拝啓、世界の終わる日に君へ

 ――地面を強く蹴って、身体を前へ前へと押し込んでいく。


 照りつける斜陽も、零れ落ちる汗も、何もかもを置いて駆けてゆく。心臓が痛くて、肺が軋んで、足が絡れそうになろうとも、走り続ける。

 運動は苦手だったし、特に引きこもりだったから、久しぶりの全力疾走は流石にきつい。それでも、身体が訴える全て苦しみを心だけを源に走り続けた。


 今だけは、自分に酔ってみようと思う。主人公ぶってやろうと思う。


 すっかり見なくなった景色を見送り、閉ざされた門を乗り越え、上履きにも履き替えず、ただ、全力で。

 階段を一段飛ばしで登り、登り、登って――やっと、この場所にやってきた。


「――すぅ」


 呼吸を整える。額を流れる汗を拭う。


 今まで、ずっと拒んでいた場所。向き合うのが怖くて、信じたくなくて、逃げ続けてきた場所。それを、僕は今から正面に立って受け止める。まだ怖いけど、正直震えてるけど、それでも僕は終止符を打つために、ここに立っている。


「――はぁ」


 肺に酸素を行き渡し、覚悟を決めて、ドアノブを――。


「って、鍵開いてないじゃん……。最後の最後まで、締まらないなあ、僕」


 校舎や渡り廊下の鍵は誰か知らないが、開けられていた。きっと、最後の日に学校で馬鹿をしたかった輩がいたのだろう。そのおかげで僕はここまで来れた。それでも、ここは開いていなかったらしい。

 これでは入れないな、と一瞬考えて。


「そういえば手紙と一緒に……」


 ズボンのポケットに手を突っ込むと薄く硬い物に触れた。


 ――鍵だ。

手紙をもらってから、ずっと入れっぱなしにしていたのを忘れていた。あの時はなんの鍵だかよくわからなかったけど、今はわかる。


これは、この場所の。


 鍵を差し込み回すと、カチャンと呆気なく開く音が聞こえた。

「……なんでこう都合よく出てくるかな。
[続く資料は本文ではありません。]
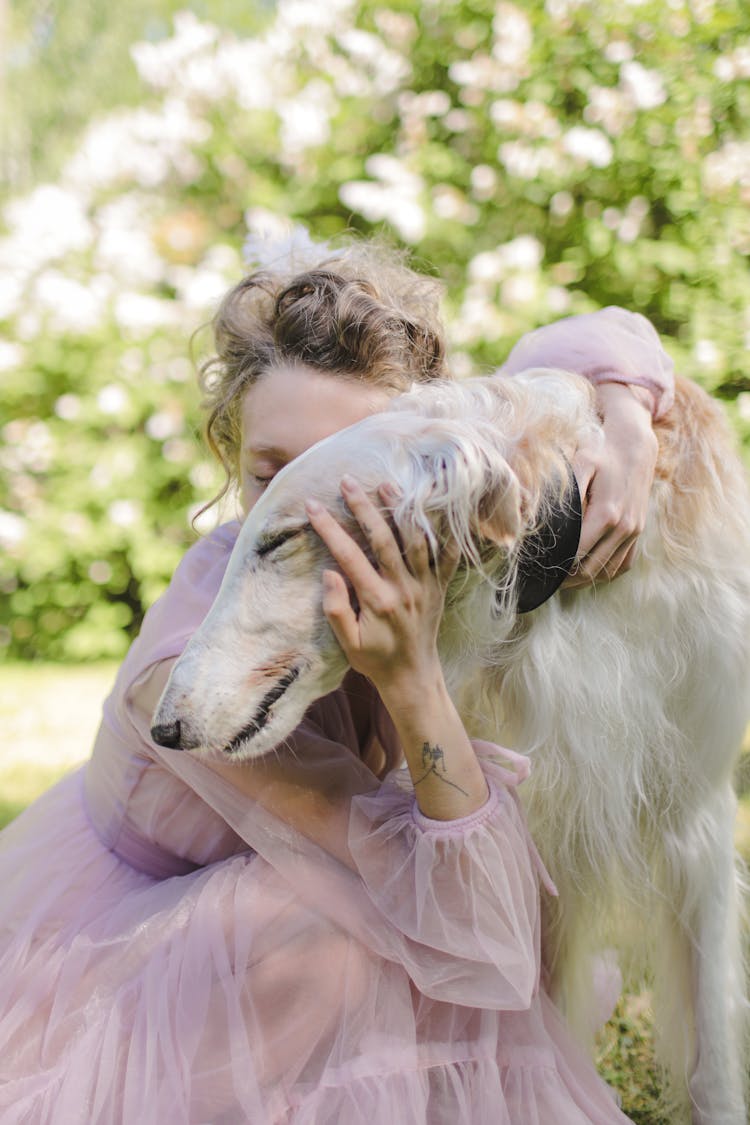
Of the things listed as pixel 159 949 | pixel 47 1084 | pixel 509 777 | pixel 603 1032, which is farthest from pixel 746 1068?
pixel 47 1084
ほんと、主人公みたい。天川さんはこんなのも見越していたりとか……まさかね」


 そんなしょうもない感想を胸に、僕は扉を開けた。





 そこは、なんてことない街が一望できる屋上で、上は緋く染まった空と、黒の塊が世界を二面する、そんな背景。

 朝見た時は小さな点で、さっきは大きなボールくらいで、もう、今となっては空が落ちてくるのではと勘違いしてしまうほどに大きかった。


 「……やぁ、久しぶり」


 一歩進む。

 

「本当はもっと早く来るつもりだったんだけど、ウジウジしてたらこんな時になっちゃったんだよ」


 曲がりくねった道を進む。


「……花とか、ジュースとか、持ってくれば良かったかな。でも思ったよりもタイムリミットが早くて、仕方なかったんだよ。僕は君とは違ってモブみたいな存在だからさ」


 尻切れとんぼの先の道を進む。


「ごめん。認めたくなかったんだ。でも、こんな日になって――世界最後の日になって」


――進む。


「僕は君に向き合うことができたよ、天川さん」


 フェンスの角。僕の足元には多くの花束やジュースが供えられていた。


………………


 うちの学校から自殺者が出たと言われたのは、新しいクラスにも慣れて一ヶ月が経過した明くる日のこと。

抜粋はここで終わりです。